- _Dataset records_
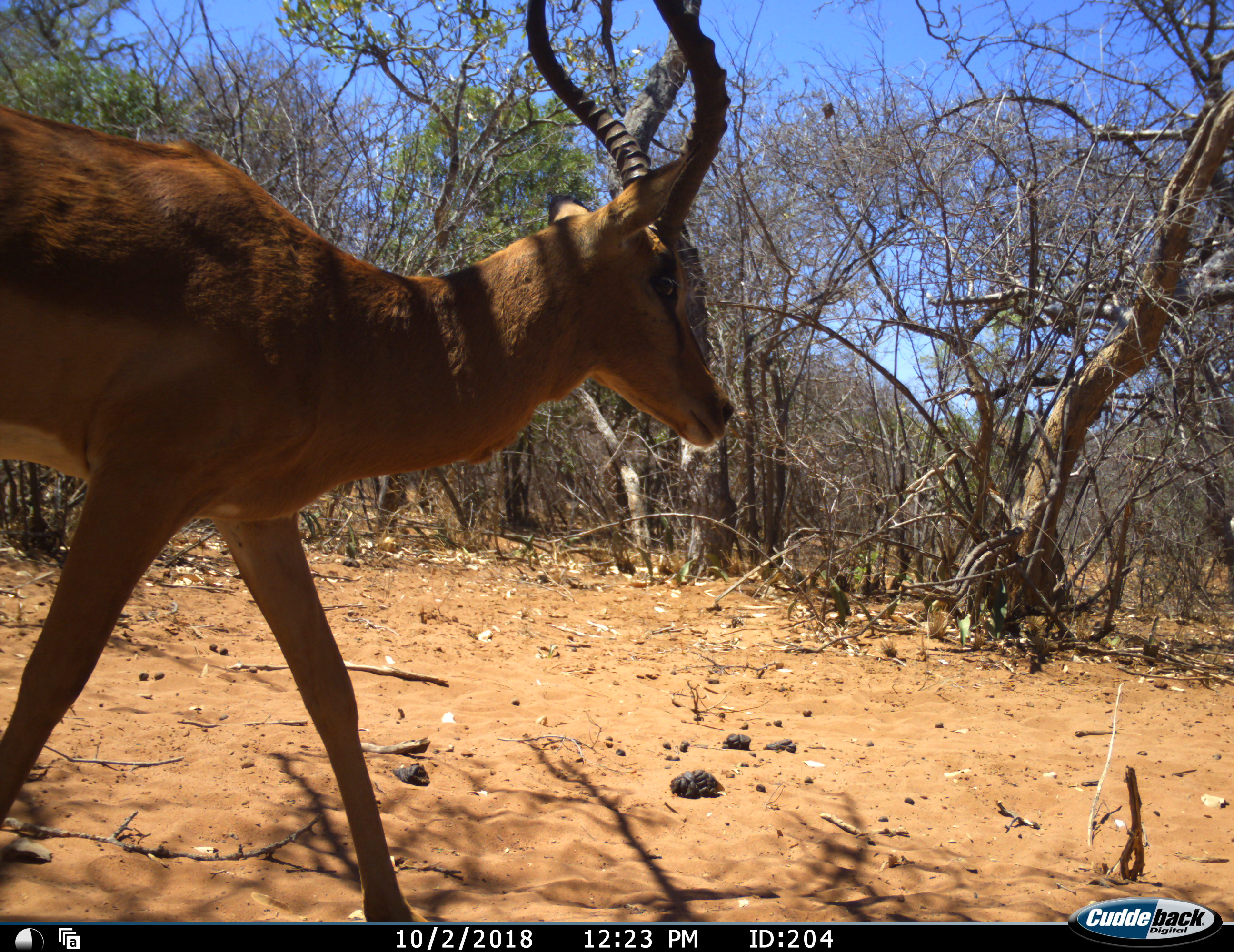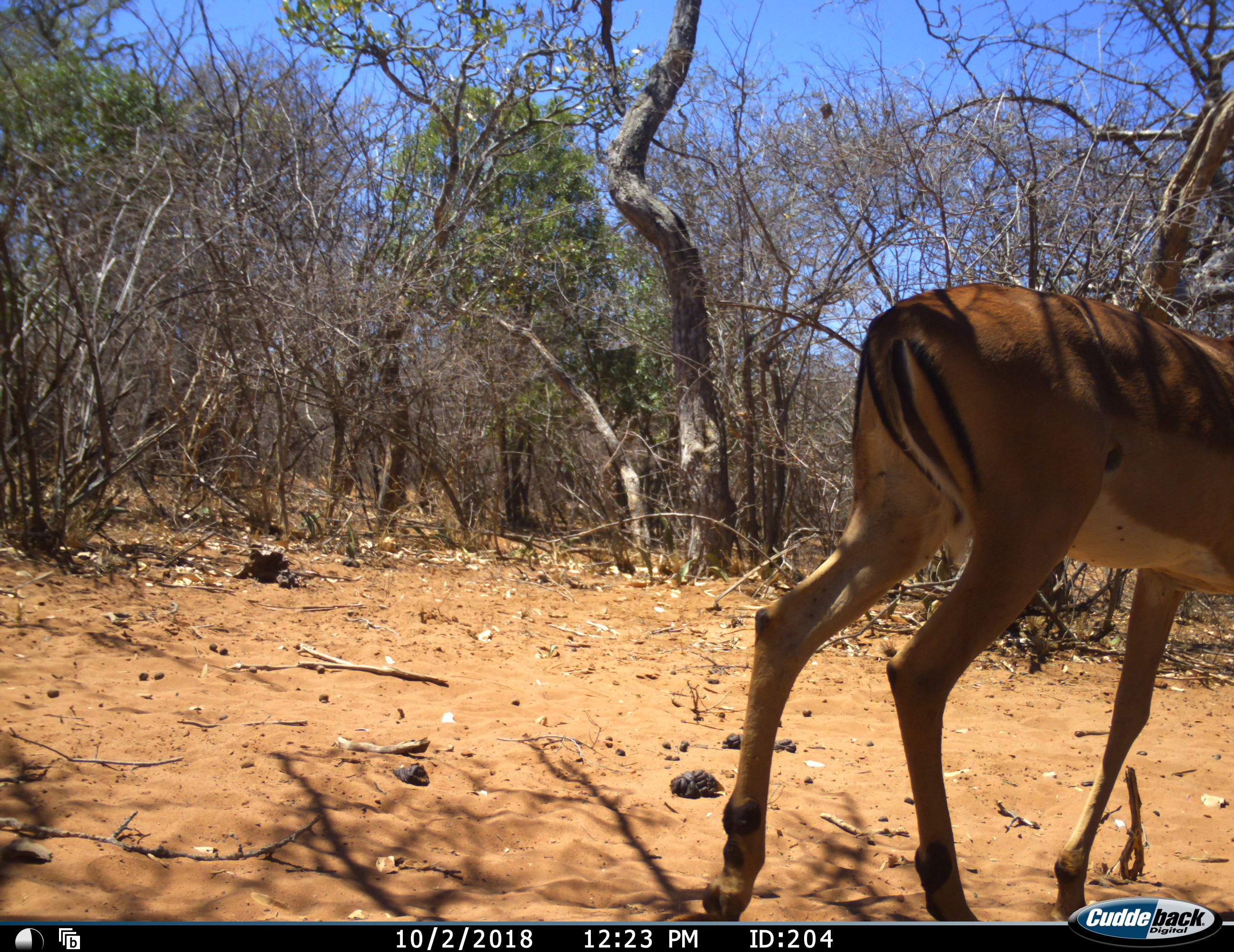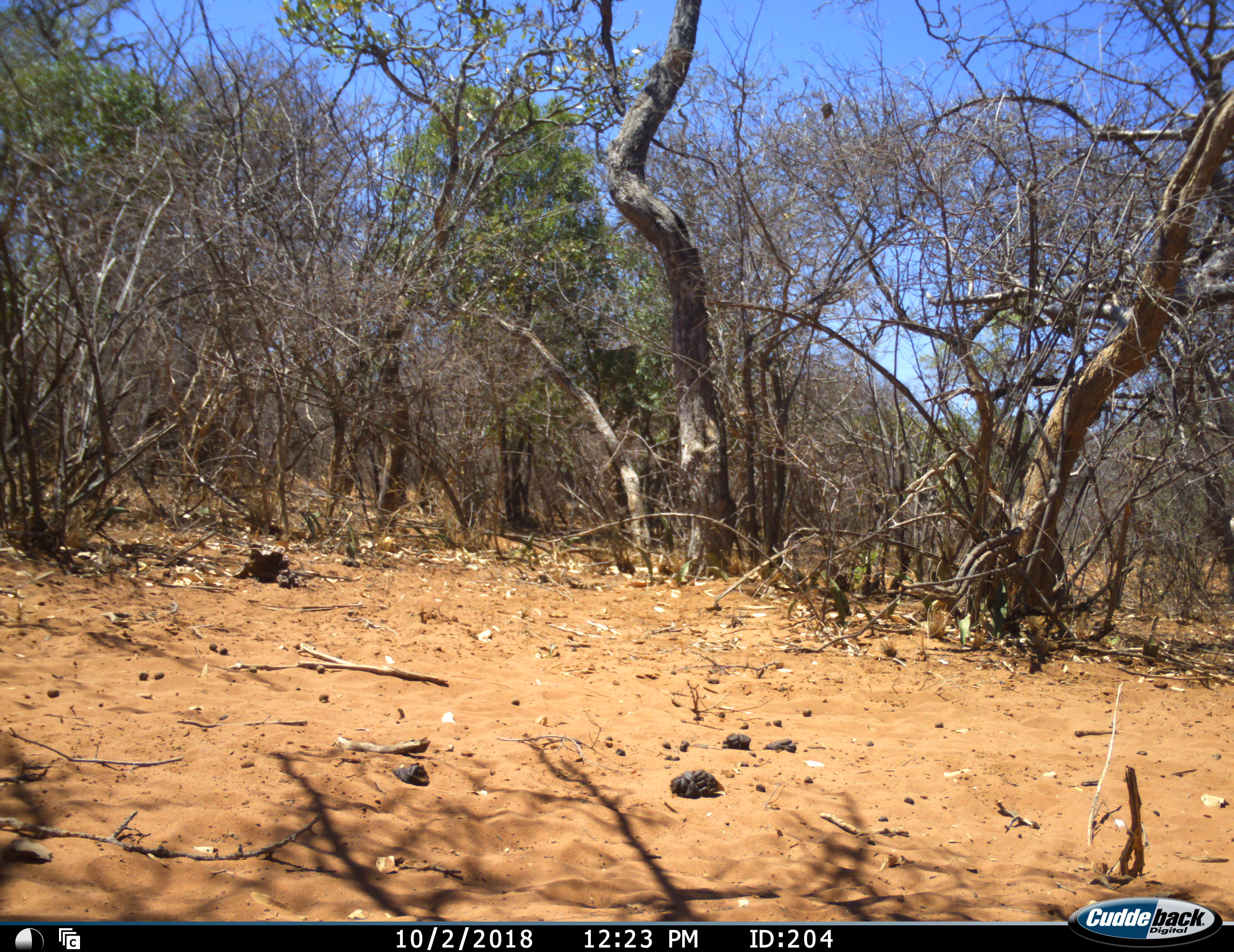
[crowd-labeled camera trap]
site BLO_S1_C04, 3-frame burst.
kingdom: Animalia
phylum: Chordata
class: Mammalia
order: Artiodactyla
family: Bovidae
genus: Aepyceros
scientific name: Aepyceros melampus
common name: impala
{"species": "impala (Aepyceros melampus)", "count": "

- _What is required_
Every line in the entries above that mentions the word "Aepyceros" must be shown.

- _Solution to this problem_
genus: Aepyceros
scientific name: Aepyceros melampus
{"species": "impala (Aepyceros melampus)", "count": "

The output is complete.